**Problem to work on**
Begin at the line that contains "Is (28,13) closer" and continue through the last of the lines below, then render that span as a JSON list of strings with one string per line, skipping blank lines. Leave the pictures out of the list.

**Raw records**
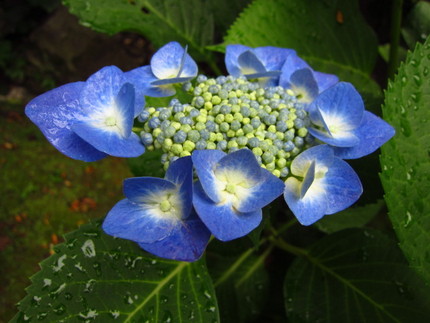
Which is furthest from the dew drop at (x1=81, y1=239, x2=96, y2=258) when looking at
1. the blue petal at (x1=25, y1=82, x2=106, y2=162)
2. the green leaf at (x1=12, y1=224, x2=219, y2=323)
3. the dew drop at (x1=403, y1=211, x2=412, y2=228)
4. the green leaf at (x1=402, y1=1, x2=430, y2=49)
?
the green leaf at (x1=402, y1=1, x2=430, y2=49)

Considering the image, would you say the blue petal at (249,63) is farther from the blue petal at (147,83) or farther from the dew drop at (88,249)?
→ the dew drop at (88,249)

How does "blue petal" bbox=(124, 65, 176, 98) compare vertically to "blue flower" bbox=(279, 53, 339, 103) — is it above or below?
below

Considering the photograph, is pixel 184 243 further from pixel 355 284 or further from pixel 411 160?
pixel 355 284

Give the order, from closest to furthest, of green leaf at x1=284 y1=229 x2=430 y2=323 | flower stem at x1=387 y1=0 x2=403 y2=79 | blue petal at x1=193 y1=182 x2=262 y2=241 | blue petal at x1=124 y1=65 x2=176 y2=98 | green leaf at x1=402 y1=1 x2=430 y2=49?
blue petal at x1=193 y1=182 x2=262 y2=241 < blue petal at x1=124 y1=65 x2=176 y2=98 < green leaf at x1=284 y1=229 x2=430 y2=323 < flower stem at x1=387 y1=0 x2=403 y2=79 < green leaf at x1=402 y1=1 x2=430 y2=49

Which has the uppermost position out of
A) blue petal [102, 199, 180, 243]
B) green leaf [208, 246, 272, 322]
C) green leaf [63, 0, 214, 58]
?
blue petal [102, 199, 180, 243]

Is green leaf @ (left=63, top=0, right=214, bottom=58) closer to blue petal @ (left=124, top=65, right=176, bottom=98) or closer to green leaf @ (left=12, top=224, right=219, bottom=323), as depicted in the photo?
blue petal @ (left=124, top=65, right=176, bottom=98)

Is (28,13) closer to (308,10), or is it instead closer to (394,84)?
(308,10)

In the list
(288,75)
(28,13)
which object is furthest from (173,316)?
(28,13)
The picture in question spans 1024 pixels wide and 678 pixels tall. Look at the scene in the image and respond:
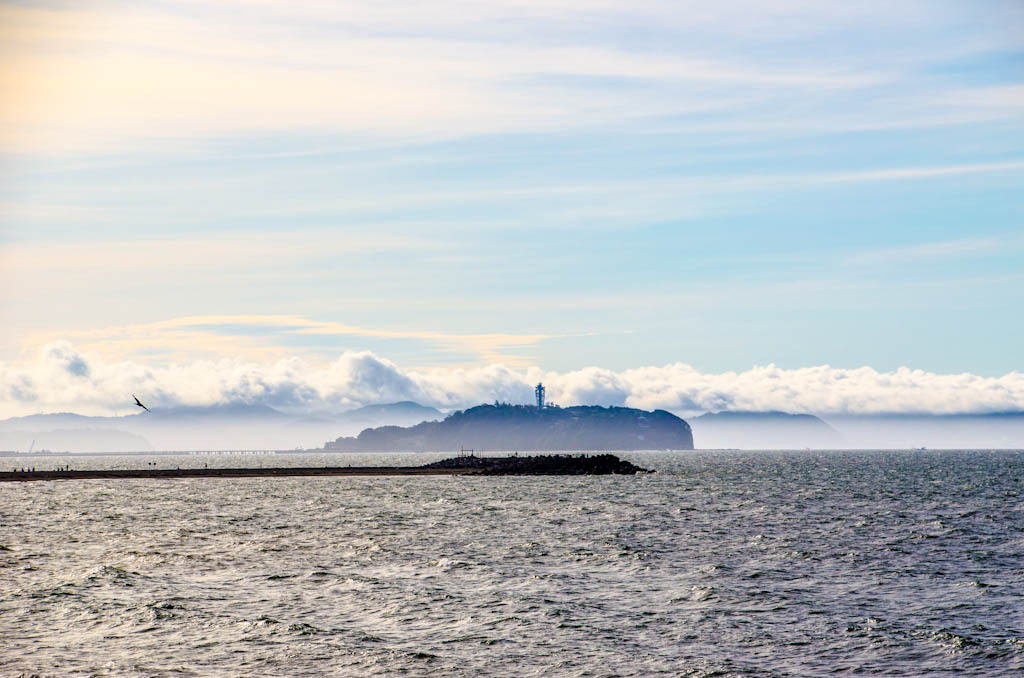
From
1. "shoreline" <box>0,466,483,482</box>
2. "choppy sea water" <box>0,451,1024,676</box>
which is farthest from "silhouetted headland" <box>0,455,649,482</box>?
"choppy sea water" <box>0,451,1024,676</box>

**Written answer**
[
  "Is (28,13) closer to (308,10), or is it instead closer to (394,84)?",
  "(308,10)",
  "In the list",
  "(288,75)",
  "(28,13)",
  "which object is furthest from (173,316)?",
  "(28,13)",
  "The picture in question spans 1024 pixels wide and 678 pixels tall. Look at the scene in the image and respond:",
  "From",
  "1. \"shoreline\" <box>0,466,483,482</box>",
  "2. \"choppy sea water\" <box>0,451,1024,676</box>",
  "which is farthest from \"silhouetted headland\" <box>0,455,649,482</box>?",
  "\"choppy sea water\" <box>0,451,1024,676</box>"
]